Le salarié licencié ayant plus d’un an d’ancienneté a droit au bénéfice d’une indemnité légale de licenciement. Le montant de l’indemnité légale de licenciement (quel que soit le motif de licenciement) est fixé par l’article R.1234-2 du Code du travail. Ce montant est égal à 1/5 de mois de salaire par année d’ancienneté auxquels s’ajoutent 2/15 de mois de salaire par année d’ancienneté au-delà de 10 ans. Les années incomplètes de service sont prises en compte proportionnellement à leur durée.

De plus, le salaire servant de base au calcul de l’indemnité est soit le douzième de la rémunération brute des 12 derniers mois soit le tiers de la rémunération brute des 3 derniers mois. La formule la plus avantageuse au salarié est retenue.

Par ailleurs, l’employeur qui licencie un salarié doit respecter un délai de préavis. La durée de ce préavis est généralement fixée par la convention collective applicable à l’entreprise. A défaut de disposition conventionnelle, le Code du travail prévoit une durée de préavis selon l’ancienneté du salarié (article L.1234-1 du code du travail). Ainsi, lorsque le salarié a plus de 2 ans d’ancienneté, la durée minimale du préavis est de 2 mois. Durant le préavis, le contrat de travail doit s’exécuter au conditions normales. Cependant, lorsque l’employeur est dans l’impossibilité de faire exécuter le préavis au salarié, il doit lui verser en contrepartie une indemnité compensatrice de préavis dont le montant est égal au salaires que le salarié aurait dû percevoir s’il l’avait effectué.

Exemple : salarié travaillant depuis mars 1980. Il a un préavis de 2 mois à effectuer. Il reçoit sa lettre de notification du licenciement le 15 juillet 2010. Le préavis court jusqu’au 15 septembre 2010. A cette date il aura 30 ans et ½ d’ancienneté. Son salaire moyen mensuel des 12 derniers mois est de 1650 € bruts.
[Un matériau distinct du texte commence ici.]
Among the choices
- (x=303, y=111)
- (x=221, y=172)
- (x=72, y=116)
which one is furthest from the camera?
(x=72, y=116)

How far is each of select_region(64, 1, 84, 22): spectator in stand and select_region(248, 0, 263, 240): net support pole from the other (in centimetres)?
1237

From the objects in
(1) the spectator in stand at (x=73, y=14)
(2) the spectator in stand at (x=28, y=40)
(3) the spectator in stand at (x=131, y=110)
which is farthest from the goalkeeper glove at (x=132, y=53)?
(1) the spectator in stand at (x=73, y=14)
Calcul de l’indemnité légale de licenciement :
(1/5 x 1650 x 30.5) + (2/15 x 1650 x 20.5) =  14 575 €.

Cependant, lorsque la convention collective applicable à l’entreprise prévoit un calcul plus favorable au salarié, c’est le montant de l’indemnité conventionnelle qui devra lui être versé.
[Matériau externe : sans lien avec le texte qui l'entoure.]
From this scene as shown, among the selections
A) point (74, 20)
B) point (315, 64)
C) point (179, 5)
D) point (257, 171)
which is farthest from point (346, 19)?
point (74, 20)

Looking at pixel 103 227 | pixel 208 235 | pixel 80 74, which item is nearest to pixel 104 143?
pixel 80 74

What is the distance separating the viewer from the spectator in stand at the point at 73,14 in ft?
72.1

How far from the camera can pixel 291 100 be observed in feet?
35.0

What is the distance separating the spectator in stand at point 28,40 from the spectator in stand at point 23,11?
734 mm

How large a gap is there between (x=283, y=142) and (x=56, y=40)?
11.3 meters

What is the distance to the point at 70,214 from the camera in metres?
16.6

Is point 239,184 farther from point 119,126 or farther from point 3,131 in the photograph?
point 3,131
De plus, si le salarié n’a pas soldé tous les congés payés qu’il avait acquis à la date de la rupture, l’employeur devra lui verser une indemnité compensatrice de congés payés.

Ainsi, si le licenciement économique est prononcé dans les délais impartis (durant la période d’observation ou dans les 15 jours suivant le jugement de liquidation judiciaire) les sommes dues au salarié au titre de son licenciement seront garanties par l’AGS.